Liberals must abandon the fantasies of denial that have been our curse, really since 1984. The proud reality is that we are the party of minorities, be they religious, linguistic, cultural, gender or economic.

We held the West when they hated those Toronto bankers, until they got rich and became bankers. We held Quebec until francophones stopped thinking of themselves as minorities in Canada, and started thinking of themselves as majorities in Quebec. We held rural and Northern Ontario until they began to see us as too elite and downtown. We held the cultural and ethnic minorities of the Greater Toronto Area and Montreal and Vancouver until we stopped defending them and the Charter.

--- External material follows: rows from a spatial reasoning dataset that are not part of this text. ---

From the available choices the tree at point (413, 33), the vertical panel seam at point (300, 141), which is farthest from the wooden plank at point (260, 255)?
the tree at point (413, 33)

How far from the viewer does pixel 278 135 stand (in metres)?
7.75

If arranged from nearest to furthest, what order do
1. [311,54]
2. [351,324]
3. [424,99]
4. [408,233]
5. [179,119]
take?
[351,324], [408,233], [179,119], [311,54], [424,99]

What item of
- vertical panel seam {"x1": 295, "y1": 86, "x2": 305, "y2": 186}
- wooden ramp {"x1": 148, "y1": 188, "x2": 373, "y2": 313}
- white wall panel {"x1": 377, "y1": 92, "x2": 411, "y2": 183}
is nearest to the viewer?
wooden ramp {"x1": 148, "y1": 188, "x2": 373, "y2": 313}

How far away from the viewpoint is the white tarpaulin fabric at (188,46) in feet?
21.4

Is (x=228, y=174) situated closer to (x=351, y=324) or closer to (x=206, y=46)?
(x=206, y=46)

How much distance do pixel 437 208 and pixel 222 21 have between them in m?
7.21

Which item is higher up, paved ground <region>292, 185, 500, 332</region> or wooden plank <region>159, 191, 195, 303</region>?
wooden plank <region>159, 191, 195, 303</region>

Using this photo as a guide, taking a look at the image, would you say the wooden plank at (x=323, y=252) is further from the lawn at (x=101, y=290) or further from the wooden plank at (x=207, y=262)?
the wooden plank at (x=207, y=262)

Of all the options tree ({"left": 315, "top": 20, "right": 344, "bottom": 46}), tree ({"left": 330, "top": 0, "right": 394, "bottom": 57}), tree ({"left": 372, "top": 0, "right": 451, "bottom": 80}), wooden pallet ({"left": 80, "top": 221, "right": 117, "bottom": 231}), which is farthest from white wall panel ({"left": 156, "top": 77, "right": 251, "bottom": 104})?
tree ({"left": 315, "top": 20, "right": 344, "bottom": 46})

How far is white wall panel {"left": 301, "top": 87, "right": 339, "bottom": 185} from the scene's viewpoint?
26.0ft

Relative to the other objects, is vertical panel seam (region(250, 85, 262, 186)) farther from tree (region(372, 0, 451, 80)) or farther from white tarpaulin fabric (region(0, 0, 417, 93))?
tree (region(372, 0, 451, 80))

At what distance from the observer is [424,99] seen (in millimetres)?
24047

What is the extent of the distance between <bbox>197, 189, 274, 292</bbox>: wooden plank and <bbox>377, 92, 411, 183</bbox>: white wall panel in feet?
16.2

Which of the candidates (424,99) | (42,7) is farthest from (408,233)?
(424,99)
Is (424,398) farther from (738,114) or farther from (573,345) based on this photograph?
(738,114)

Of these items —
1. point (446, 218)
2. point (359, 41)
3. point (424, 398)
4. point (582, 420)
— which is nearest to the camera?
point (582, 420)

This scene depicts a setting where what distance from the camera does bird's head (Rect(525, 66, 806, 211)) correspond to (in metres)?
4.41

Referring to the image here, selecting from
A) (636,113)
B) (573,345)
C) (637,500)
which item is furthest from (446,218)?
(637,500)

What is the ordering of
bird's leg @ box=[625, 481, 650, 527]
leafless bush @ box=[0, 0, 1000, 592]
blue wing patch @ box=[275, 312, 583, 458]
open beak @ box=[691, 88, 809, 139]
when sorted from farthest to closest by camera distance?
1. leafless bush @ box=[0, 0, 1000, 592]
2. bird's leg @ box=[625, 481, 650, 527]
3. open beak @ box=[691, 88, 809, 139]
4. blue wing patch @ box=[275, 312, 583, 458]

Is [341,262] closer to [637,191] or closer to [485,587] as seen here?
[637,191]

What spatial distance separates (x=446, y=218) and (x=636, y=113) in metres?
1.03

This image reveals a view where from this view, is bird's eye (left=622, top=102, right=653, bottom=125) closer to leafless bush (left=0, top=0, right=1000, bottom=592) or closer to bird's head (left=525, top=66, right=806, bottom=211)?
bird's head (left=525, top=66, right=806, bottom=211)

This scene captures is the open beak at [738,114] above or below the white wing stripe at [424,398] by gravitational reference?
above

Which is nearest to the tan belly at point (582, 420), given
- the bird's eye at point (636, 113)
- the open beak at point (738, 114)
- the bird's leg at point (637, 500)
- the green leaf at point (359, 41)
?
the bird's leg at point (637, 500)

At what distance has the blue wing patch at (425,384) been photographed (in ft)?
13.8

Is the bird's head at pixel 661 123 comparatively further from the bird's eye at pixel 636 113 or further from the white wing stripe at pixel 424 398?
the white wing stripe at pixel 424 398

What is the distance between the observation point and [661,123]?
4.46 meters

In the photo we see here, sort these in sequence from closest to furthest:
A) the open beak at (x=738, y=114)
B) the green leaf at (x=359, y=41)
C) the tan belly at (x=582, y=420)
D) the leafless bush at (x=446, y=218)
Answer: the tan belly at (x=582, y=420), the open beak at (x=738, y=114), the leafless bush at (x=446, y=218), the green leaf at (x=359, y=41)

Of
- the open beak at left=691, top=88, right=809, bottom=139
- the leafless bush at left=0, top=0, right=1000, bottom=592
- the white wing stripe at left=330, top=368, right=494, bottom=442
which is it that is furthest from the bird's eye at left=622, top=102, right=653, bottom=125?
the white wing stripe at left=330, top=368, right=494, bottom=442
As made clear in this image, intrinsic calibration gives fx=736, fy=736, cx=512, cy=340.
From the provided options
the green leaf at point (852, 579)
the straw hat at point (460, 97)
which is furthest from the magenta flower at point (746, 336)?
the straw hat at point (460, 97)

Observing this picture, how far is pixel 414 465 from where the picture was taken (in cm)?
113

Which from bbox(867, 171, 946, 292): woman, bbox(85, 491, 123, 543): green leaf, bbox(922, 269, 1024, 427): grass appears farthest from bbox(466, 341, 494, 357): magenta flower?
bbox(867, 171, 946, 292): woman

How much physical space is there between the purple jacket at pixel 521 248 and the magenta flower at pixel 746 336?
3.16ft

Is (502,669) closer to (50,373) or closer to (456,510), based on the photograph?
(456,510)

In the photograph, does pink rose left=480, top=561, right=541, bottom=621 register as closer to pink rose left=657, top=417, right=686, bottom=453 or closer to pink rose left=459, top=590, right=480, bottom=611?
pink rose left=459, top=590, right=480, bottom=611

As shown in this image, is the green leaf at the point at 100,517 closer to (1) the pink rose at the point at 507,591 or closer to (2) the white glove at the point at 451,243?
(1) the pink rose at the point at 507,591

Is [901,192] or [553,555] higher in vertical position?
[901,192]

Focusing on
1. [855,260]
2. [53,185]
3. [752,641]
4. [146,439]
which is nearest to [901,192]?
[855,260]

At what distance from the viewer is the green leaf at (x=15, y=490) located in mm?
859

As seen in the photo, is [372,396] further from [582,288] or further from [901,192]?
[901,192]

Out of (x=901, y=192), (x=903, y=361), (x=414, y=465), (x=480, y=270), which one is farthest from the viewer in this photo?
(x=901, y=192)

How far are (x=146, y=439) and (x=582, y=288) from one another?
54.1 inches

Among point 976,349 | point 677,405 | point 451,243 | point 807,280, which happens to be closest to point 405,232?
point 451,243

Now we are left with a handful of seats held through incumbency and organization and tribal loyalty, but without a regional base that unites them. The best choice for Liberals is to return to our core principal to protect the sanctity of the individual to be themselves.

In the past, we protected vulnerable people from government excess with the Charter and eliminating the deficit, and protected vulnerable people from economic catastrophe with pensions and medicare. We legalized same-sex marriage and produced a Canadian flag and introduced multiculturalism, acts that infuriated many people at the time, but made Canada a country where you can be proud and free to be yourself, as a minority or not. But mythologizing our past has made us forget the values that underlay it.

Being a Liberal is hard. We speak for the rights of minorities. Sometimes minorities are unpopular. But all of us are minorities, in some way. That makes our party the biggest tent possible.

The future of the Liberal Party comes from these values, this timeless defence of a person's right to be themselves. That is our foundation and the beginning of our path forward.